Two days ago I caught the heater running endlessly and the garage smells like fire. The breaker did not trip.

I tripped the breaker manually, unscrewed the thermostat and, sure enough, the wiring had overheated and burned right through the insulation in multiple places.

I am not an electrician, but here is my understanding of what is going on...

• The heater draws 20.84 amps.
• Therefore, the wire should be rated to carry at least 20.84 * 1.25 = 26.05 amps
• The 30 amp breaker did not trip because the load did not surpass 30 amps.
• The load did not surpass 30 amps because the wire melted before it could do so.
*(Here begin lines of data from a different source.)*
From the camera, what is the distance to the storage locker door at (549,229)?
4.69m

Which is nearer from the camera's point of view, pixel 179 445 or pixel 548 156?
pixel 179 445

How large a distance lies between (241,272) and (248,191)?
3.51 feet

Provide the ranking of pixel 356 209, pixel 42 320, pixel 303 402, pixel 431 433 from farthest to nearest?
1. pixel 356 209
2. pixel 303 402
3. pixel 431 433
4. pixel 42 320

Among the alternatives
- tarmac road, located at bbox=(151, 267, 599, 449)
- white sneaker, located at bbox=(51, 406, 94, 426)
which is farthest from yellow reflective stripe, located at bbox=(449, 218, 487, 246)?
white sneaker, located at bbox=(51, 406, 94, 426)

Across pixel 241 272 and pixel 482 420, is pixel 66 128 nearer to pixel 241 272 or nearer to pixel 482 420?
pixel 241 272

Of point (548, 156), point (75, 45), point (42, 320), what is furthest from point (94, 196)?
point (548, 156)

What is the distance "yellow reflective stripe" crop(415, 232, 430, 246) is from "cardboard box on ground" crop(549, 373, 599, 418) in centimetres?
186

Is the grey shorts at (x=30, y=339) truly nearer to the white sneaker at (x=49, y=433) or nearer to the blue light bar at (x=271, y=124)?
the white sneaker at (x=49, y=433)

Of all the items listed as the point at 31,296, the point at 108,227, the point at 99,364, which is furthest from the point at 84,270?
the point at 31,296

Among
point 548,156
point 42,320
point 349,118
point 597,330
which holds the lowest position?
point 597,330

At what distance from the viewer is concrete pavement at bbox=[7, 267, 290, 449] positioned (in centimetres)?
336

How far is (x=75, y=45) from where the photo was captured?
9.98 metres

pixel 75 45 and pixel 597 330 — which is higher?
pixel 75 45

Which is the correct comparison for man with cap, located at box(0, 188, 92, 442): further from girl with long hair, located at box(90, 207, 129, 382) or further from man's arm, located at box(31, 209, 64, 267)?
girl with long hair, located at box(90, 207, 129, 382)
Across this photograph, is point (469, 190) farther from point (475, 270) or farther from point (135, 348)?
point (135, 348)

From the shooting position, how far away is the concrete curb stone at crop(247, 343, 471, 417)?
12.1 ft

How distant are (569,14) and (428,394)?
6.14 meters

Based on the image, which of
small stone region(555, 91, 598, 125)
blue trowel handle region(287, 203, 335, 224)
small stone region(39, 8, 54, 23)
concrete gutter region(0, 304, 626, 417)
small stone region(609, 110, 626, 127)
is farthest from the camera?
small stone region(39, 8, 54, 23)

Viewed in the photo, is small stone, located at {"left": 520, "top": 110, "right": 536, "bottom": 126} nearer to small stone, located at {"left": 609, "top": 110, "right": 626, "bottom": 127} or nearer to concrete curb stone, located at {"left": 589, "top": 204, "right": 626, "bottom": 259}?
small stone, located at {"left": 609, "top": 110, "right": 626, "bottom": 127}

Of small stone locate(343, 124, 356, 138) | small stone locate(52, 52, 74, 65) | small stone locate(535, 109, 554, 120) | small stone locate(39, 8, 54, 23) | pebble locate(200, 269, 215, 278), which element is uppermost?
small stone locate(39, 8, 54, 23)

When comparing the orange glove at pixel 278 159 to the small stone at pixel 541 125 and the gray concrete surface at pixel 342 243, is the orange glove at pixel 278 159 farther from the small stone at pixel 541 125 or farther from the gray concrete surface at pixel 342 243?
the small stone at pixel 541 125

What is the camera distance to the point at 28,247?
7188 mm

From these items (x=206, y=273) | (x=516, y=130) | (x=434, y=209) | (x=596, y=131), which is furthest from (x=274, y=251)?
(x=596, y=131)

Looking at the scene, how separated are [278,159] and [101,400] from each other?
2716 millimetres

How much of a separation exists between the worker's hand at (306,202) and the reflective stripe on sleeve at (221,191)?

To prevent a fire, I need to use a wire which is rated for at least 30 amps. Per my understanding, I need to either use a 10 AWG wire with a temperature rating of 60°C or a 12 AWG wire with a temperature rating of 90°C.

Given that the wire burned through the insulation and the breaker did not trip, it seems to imply that the 12 AWG wire does not have a temperature rating of 90°C. When I ran this line of reasoning by my electrician, and suggested that we might need to use a 10 AWG wire, he texted me back:

Yea but not for heating.

What am I missing here?

Could the overheating wires have been caused by a defective thermostat, and does not necessarily indicate a problem with the wiring?

Let's look at the photos...

On the one hand, the melted wire nut indicates a possible faulty connection:

On the other hand, there is melted insulation away from the wire nut:

Then again, the wire nuts were shoved into the back of the junction box. If it overheated while being folded in like that, it is quite likely that it was touching those parts of the wire and caused their insulation to melt.

Thoughts?

Answer 1

My money is on the "faulty connection" theory.

It's not true that 12 AWG copper automatically has ampacity of 20 A. Ampacity directly relates to the self-heating of the conductors due to the amps flowing through. Yes, NM-B cable with its 60 °C rating charts at 20 A ampacity. But 12 AWG copper with better insulation is rated higher: THWN with 75 °C insulation is 25 A; THWN-2/THHN with its 90 °C insulation has ampacity of 30 A. There are a lot of boxes that have to be ticked to actually use wire at its 90 °C limits, though.

Ampacity not withstanding, Code does limit the overcurrent protection (breaker) to not more than 20 A for 12 AWG copper in most situations. So you're correct that the circuit should have been wired with a heavier gauge.

In the photo it really doesn't look like you've got NM-B cable, but even if this were NM-B, it shouldn't have been operating so close to catastrophic failure. Something more was wrong.

It looks to me as if the connection in the wire nut failed. It likely began arcing. Copper conducts heat pretty well so the heat from the arcs easily traveled along the wire and melted its insulation some distance from the wire nut. With a little imagination as to how the wires might have been packed into the junction box it's easy to guess that the wire nut might have touched or at least been near the other conductor and caused the localized melting there too.

Footnote: the breaker didn't trip because there was no short circuit. The damage here shorted black to black, which bypassed the thermostat and caused the heater to run continuously, but it did not create an overcurrent condition which would have tripped the breaker. Also: is that junction box properly grounded? There's a chance the melting insulation could have created a wire-to-box short which would trip a breaker.. but only if the box is properly grounded.

Answer 2

To prevent a fire, I need to use a wire which is rated for at least 30 amps.

Yes, if the breaker is rated for 30 amps, the wiring must be rated to carry 30 amps as well. The breaker should protect the wiring. To do so, the breaker must be rated for less than the current carrying capacity of the wire.